Mr. Terrence Wendell Brathwaite,
Honorary Fellow (Faculty of Law), UWI, St. Augustine, Trinidad & Tobago, Head of Dance Movement Therapy Department and Director of Research, The Birmingham Centre for Arts Therapies, UK.
Introductory Remarks: His Excellency Mr. Orville London, High Commissioner for Trinidad & Tobago to the UK.

10:00 am –11.30am Panel A ‘
The Windrush Scandal: Socio-legal nuances of a hostile environment’.
Chair of the Panel is Dr. Richard Wilson QC, Head of Chambers, The 36 Group, Visiting Professor of Law Coventry University.

Professor Gus John, Visiting Professor, Coventry University and University College London
Ms. Jacqueline McKenzie Director at Organisation for Migration Advice and Research (OMAR) and McKenzie, Beute and Pope
Mr. Martin Forde QC. Chairman of the Government Windrush Compensation Scheme
11.30 –11.45am Coffee break

11.45am – 12.45pm

Ms.
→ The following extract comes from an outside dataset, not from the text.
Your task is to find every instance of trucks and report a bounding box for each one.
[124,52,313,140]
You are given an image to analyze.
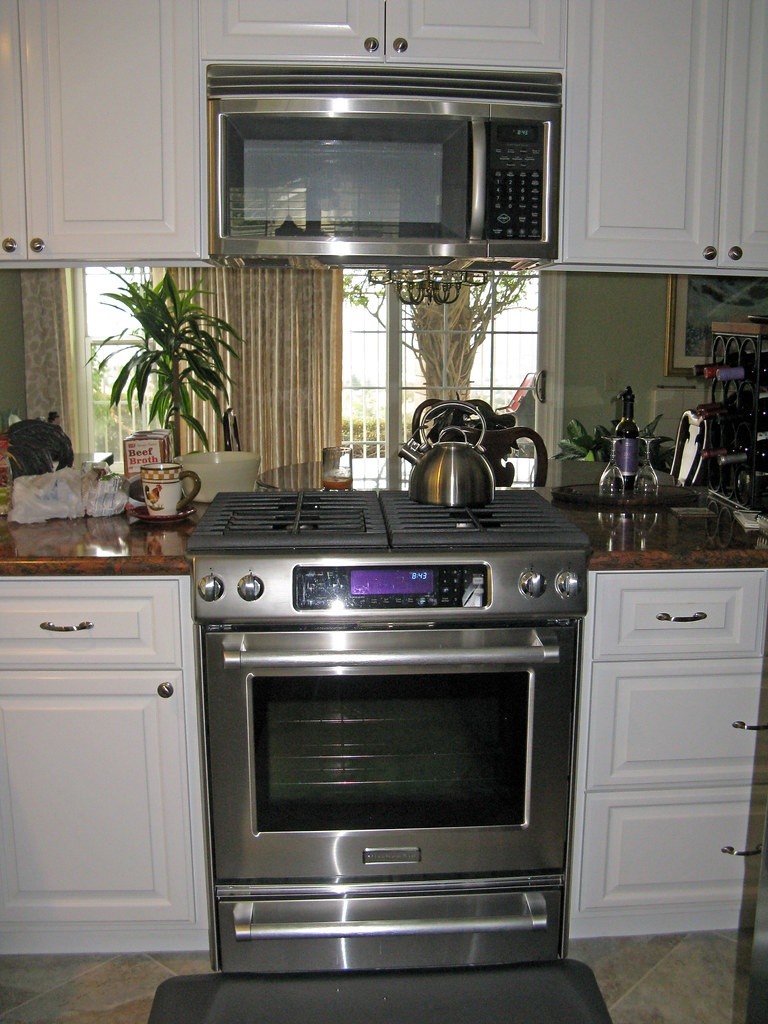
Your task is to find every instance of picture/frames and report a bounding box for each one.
[664,273,768,377]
Karen McKenzie, Lawyer & Head, Human Rights
Governance and Peace Directorate, Commonwealth Secretariat, UK.
Presentation: ‘Windrush & Restorative Justice: A Commonwealth Framework for Communal Healing & Change’

Ms. Dounne Alexander MBE, Founder, Gramma International
12.45 -1.30 pm Lunch
1.30pm –2.45pm Panel B:

‘Windrush, mental well-being and alternative routes to communal healing’.
Chair of the Panel is Mrs. Dawn Brathwaite, Partner (Healthcare) Mills & Reeve Solicitors.
Dr. Erica Mapule McInnis (D.Clin.Psychol.), Director/Principal Clinical Psychologist, Nubia Clinical Psychology Training & Consultancy.
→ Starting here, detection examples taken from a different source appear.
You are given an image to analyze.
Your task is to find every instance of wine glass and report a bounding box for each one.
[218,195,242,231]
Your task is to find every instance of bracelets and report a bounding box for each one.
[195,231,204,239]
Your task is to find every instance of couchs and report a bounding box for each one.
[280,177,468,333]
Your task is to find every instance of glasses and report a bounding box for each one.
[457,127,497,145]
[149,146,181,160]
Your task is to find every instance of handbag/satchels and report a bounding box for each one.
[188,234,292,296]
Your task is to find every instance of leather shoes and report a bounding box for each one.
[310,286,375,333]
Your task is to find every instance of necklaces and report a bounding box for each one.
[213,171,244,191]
Presentation: ‘African-Centred Formulations for understanding of emotional & behavioural problems: Illuminating the Windrush spirit of wellness’
Lysa Monique Jenkins-Hayden, BBA, MA, CH, LPC
Dance Movement Psychotherapist/Coach/Wellness Planner at Inspired Therapeutic Solutions, Philadelphia. USA.

Dr. Angela Fenwick Consultant Music Therapist/Director & Founder of the Birmingham Centre for Arts Therapies (BCAT)
2.45 – 3.00 pm Coffee
3.00 pm – 4.15 Panel C:
Legal and social| challenges facing modern Windrush community in access to education, employment and other services.

Chair of the Panel is Ms. Susan Belgrave, Barrister, 7BR Chambers and Trustee of BFUWI.
Ms. Brenda King MBE, Chief Executive of African & Caribbean Diversity (ACD);
Dr. Gertrude Shotte (Ph.D), Education Consultant, Middlesex University;
Mr. David Stephenson, Barrister, Doughty Street Chambers;
4.15- 5.15 pm ‘Criminal justice and children of Windrush’
Dr. Courtenay Griffiths QC, 25 Bedford Row Chambers in conversation with Ms. Desiree Artesi, Barrister, Thomas More Chambers;

5.15-5.30 pm Vote of Thanks

Mrs. Alicia Elias-Roberts Deputy Dean (Faculty of Law), UWI, St. Augustine, Trinidad & Tobago.